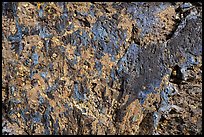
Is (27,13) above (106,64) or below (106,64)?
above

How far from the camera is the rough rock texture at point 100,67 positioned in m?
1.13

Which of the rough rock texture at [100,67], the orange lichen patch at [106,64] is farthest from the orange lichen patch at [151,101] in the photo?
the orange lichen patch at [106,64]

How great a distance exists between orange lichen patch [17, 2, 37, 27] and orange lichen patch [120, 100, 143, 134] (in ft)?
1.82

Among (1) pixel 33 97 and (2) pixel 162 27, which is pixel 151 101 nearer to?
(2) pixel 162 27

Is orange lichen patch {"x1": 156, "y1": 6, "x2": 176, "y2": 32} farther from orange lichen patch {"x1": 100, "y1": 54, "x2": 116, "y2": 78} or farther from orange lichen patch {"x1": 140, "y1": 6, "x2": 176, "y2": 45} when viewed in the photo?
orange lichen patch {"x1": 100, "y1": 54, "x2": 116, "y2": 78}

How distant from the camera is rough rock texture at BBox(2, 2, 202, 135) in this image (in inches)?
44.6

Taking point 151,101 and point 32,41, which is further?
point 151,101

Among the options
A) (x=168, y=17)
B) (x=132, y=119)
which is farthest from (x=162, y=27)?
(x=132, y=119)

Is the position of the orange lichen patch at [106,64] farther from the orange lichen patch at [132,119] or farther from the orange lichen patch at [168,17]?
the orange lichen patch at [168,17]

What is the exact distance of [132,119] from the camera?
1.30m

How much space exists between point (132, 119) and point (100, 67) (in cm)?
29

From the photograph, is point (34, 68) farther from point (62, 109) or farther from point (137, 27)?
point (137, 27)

::::

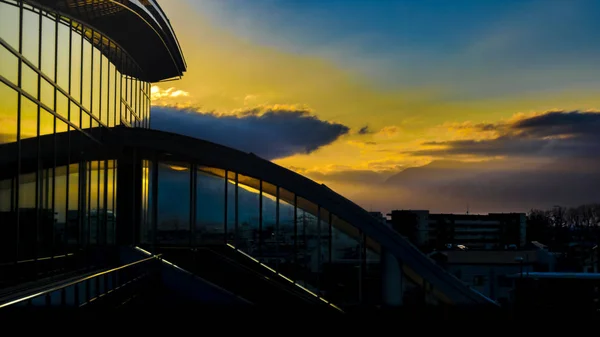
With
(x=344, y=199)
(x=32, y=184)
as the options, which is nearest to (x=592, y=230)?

::::

EXERCISE TASK »
Please report how many lines of the material above contain the word "options", giving only the number.

RESULT BELOW »
2